You’ll get more out of your putting practice when you start with these two fundamentals.
Welcome to Play Smart, a regular GOLF.com game-improvement column that will help you play smarter, better golf.
PACIFIC PALISADES, Calif. — Mondays at PGA Tour events are the slowest days of the week. There are few — if any — fans on site, and the players have the course mostly to themselves. In fact, some players don’t even bother coming to the course on Mondays, instead opting to use it as a rest day.
Such was the case Monday at Riviera Country Club ahead of the Genesis Invitational. With the course hosting a Collegiate Showcase, and a long week ahead, attendance was sparse at the practice facilities ahead of the latest Signature Event. For those who did show up, there was plenty of space to operate.

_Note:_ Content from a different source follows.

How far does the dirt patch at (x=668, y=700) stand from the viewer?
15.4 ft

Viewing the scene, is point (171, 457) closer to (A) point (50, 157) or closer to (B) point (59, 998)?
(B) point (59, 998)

These days might not be the most exciting for average fans, but if you’re an instruction nerd, there’s plenty to learn. All you have to know is what to look for.
The putting green is an excellent spot to learn a little bit about how pros practice — and get a feel for how you can implement it into your own routine, too.
2 smart ways to practice your stroke
Sepp Straka arrived at the putting green in the shadows of Riv’s stately clubhouse shortly before lunch, and the way he started his practice routine is constructive for any golfer looking to hone their stroke.
1. Establish your line
The first thing Straka did upon stepping on the putting green was find a short putt with minimal break. After finding a putt he liked, he stopped and drew a straight line about a foot in front of his ball. This established the start line and gave him an external indicator that showed if he was hitting his start line on each putt.
2. Make a gate
After establishing his start line, Straka and his coach placed tees in the ground for the putterhead to swing through. With a tee on either side of his clubhead, Straka created a gate to swing through on each putt. He also placed a tee in front of the inside tee, and one behind the outside tee to help him visualize the right path for his stroke.
Pros almost always start their practice putting routines with this some variation of this setup. They’ll always start by checking their start line and then make sure their stroke is on their intended path.